His mum was currently making that crystal clear. She'd been shouting for five minutes now, standing in the kitchen, going on and on about how he was 'killing himself'. Clearly, she knew he had a fucking migraine, so why couldn't she just shut the fuck up and let him go lay down and get over it? But no, she couldn't fucking do that, could she? She didn't give a damn - not really. She didn't understand. None of them could understand. Nobody understood. Maybe it would be better if he was dead. Not that he had any particular wish to die. In fact, the idea of it sent him cold to the core. He didn't want to die, but maybe the world would be better off without him. Better off without a problem, without what he was.
He took her shouting silently. Once upon a time she would have asked him why he wasn't engaging with the bollocking he was getting - though not in those words, he knew. But, all the same, she would have wanted to know. Once upon a time neither she nor his father would have taken the silent treatment in that way. Once upon a time they'd been more about two way communication, about talking things through to make sure that their son knew where he'd gone wrong, so that he wouldn't do it again. They still did they with Scott. He'd heard them. It was always calmer with Scott, their precious little golden boy. Dean knew they'd given up on him. Total communication breakdown. Now, his dad just looked worried and disappointed, and his mum just shouted. And cried. He knew she tried not to cry in front of him, but she cried afterwards. He'd hear her, once she'd let him go to his room. He'd hear her alone, crying. or sometimes talking to his dad about him. He knew from that that they didn't know what to do with him any more. They couldn't cope with having something like him for a son - his words, not theirs. They were giving up on him.

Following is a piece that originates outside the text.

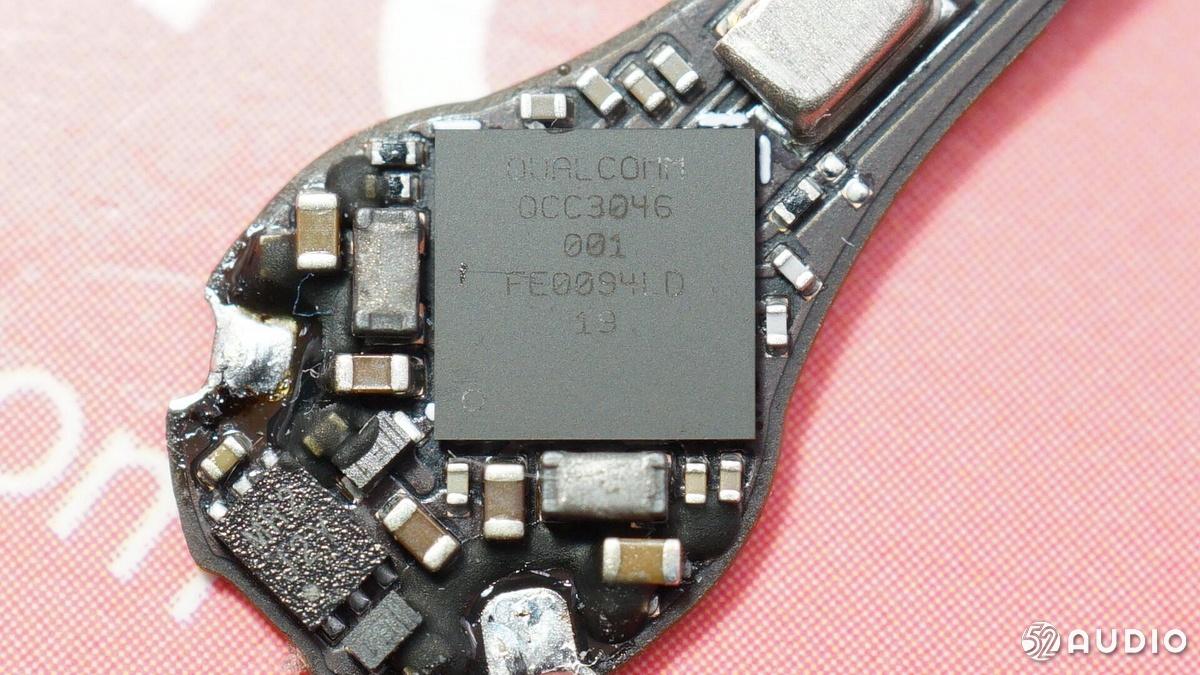 133款音频产品代表作!高通蓝牙音频SoC应用案例汇总-我爱音频网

Dean just wanted her to be done so that he could go to his room. She'd get bored sooner or later, right? Since he was doing a sterling impression of a brick wall - she had to get bored. Or finally calm down enough to care that her eldest son was sick. So, he'd got himself expelled from school. So, he'd caused several thousand pounds of electrical damage to the physics department and ruined several kids fucking shitty school projects. Like they really mattered anyhow. Something had been annoying him and he hadn't been able to pinpoint it, so he'd gone for overkill and downed the whole lot. It just happened to be at the same point that he'd fucked up the experiment he'd been meant to be doing and hadn't really been concentrating on. It was a fucking witch hunt, that's what it was. Just because they'd been sure that he was to blame for a shed load of other things going wrong at the school over the last year but couldn't come up with the evidence, they'd pinned this one on him. And, sure, okay - he was, in fact, guilty, but not in the way they'd put together. Only his parents weren't fighting that because they knew that he was guilty - and, oh look, his mum had got onto the issue of costs. And how the school was going to be billing them for the damage their son had caused. Right, of course, that had to come up sooner or later - except, right, she'd already gone over it ten fucking times already. Or so it felt. Anyway, he'd been expelled, which meant they wouldn't be paying fees for that fucking school anymore anyhow.
She had to be done soon, right? Couldn't he just... shut her up like he could turn off a TV? That would make everything so easier. He just wanted to lie down. He needed to lie down. He hurt - he just wanted to go to his room and curl up into a small ball and give himself over to the world of hurt. After all, that's all there was. A lonely, empty world of hurt.